Su sensibilidad se manifestó no sólo en su obra, sino en el trato gentil que brindaba a todo el que conocía. Era famosa su generosidad sin límites, por ejemplo, se cuenta que, al llegar a la ciudad de México, tomó por costumbre recorrer la antigua calle de Plateros, hoy Madero, socorriendo a los necesitados con generosas dádivas, sin percatarse siquiera que él mismo se quedaba sin dinero.

Amado Nervo había publicado ya veinte libros, poseía un gran renombre en todos los países de habla hispana y se encontraba en el ápice de su fama, pero su salud era deficiente. En medio de un viaje en el cual dictó conferencias por Nueva York y Buenos Aires, llegó a Montevideo y tuvo que presentarse en numerosos actos públicos y entrevistas. Enfermó seriamente y agravó. En su habitación del Parque Hotel, frente a la Playa de Pocitos, murió en la mañana del 24 de mayo de 1919.

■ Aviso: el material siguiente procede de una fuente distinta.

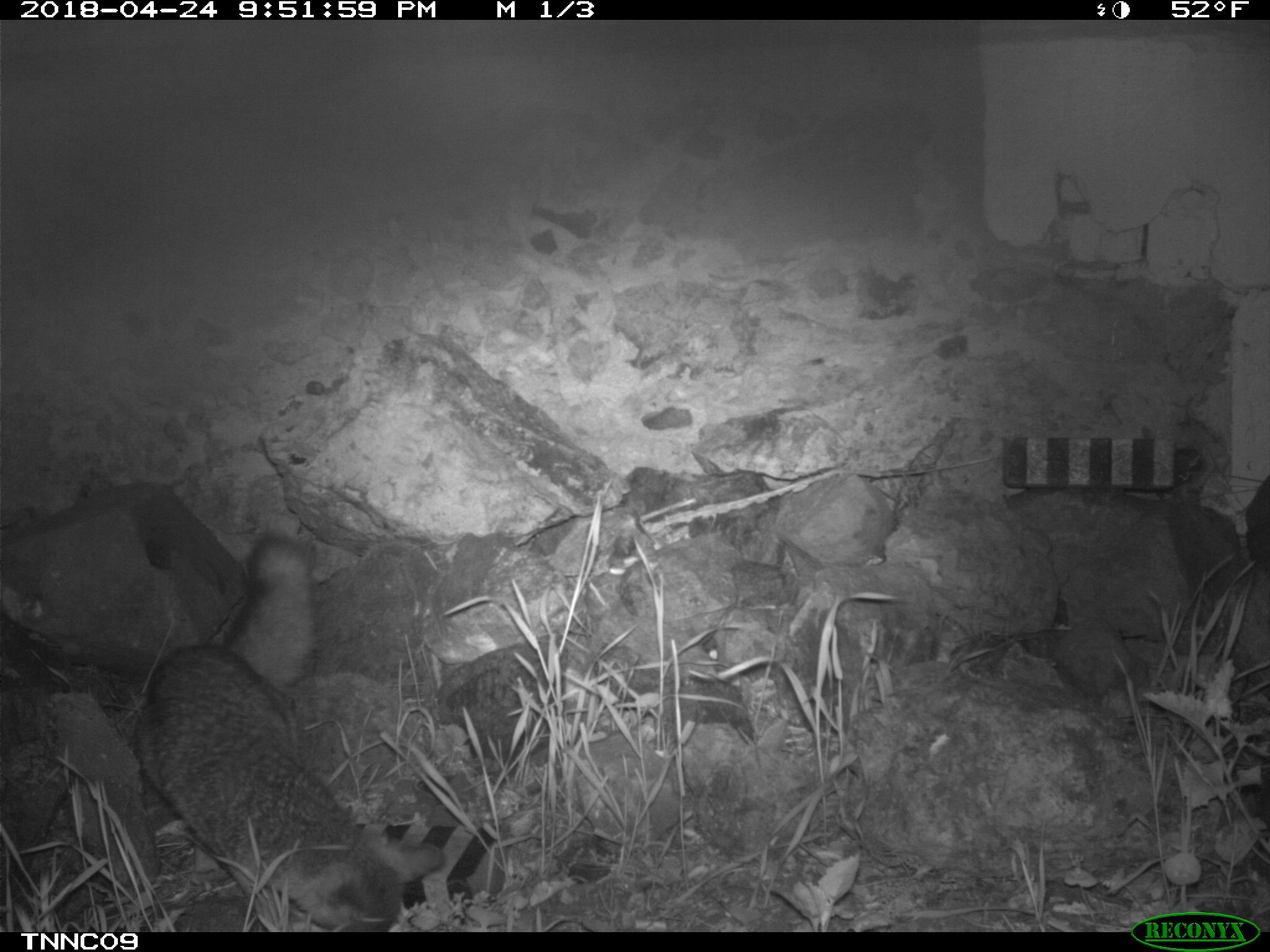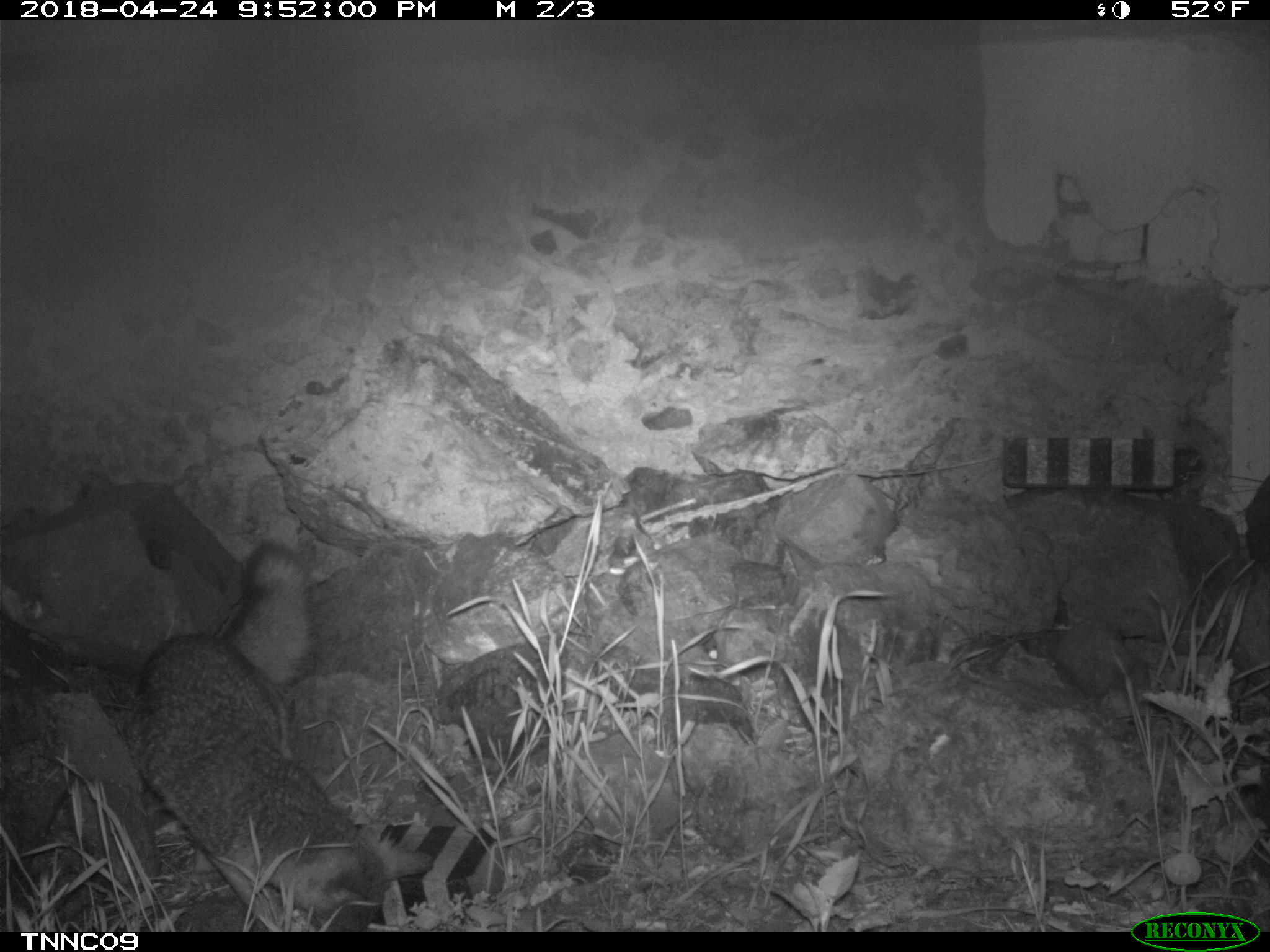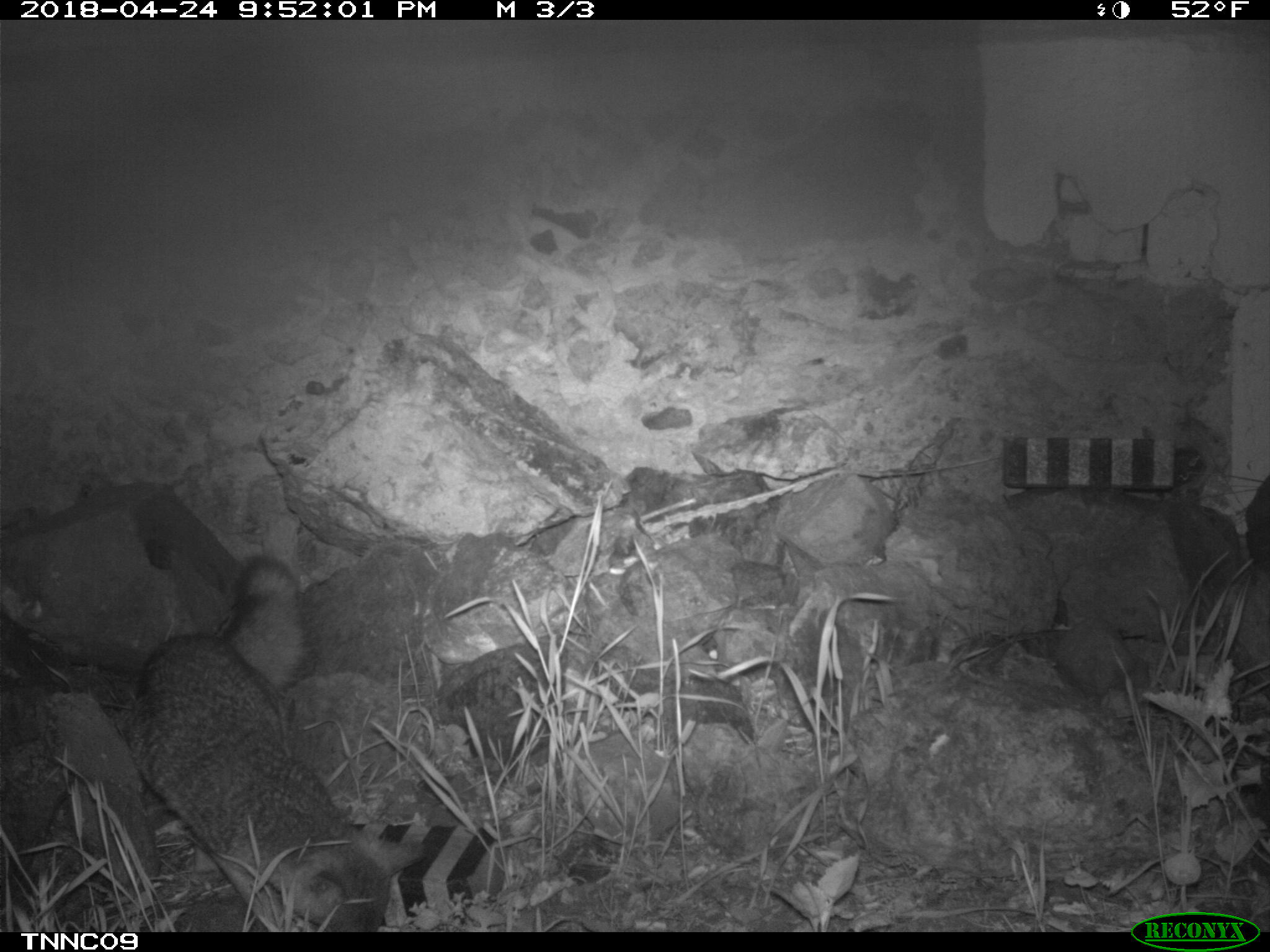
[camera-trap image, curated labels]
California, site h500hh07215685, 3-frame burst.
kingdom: Animalia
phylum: Chordata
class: Mammalia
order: Carnivora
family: Canidae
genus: Urocyon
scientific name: Urocyon littoralis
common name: island fox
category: fox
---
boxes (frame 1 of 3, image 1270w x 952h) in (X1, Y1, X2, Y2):
fox: (133, 531, 443, 932)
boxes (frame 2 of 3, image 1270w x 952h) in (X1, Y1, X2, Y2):
fox: (128, 541, 432, 932)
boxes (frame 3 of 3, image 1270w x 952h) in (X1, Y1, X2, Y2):
fox: (128, 555, 424, 932)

Los honores tributados a Nervo, en su muerte y exequias, incluyeron guardias diplomáticas, oficiales, estudiantiles, populares; honores militares y discursos innumerables en el sepelio. Ofrendas florales y notas en la prensa mundial. Cien días después, el cadáver fue traído a México en un crucero uruguayo, acompañado por otro crucero argentino, a los que se unió luego un barco de guerra cubano; Uruguay obsequió el sarcófago, que está en la Rotonda de las Personas Ilustres, en México, donde yace Amado Nervo.

¡No puedes olvidarme: te condeno
a un recuerdo tenaz! Mi amor ha sido
lo más alto en tu vida, lo más bueno;
y sólo entre los légamos y el cieno
surge el pálido loto de tu olvido.

¡Y habrás de recordar! Esa es la herencia
que te da mi dolor, que nada ensalma.
¡Seré cumbre de luz en tu existencia,
y un reproche inefable en tu conciencia
y una estela inmortal dentro de tu alma!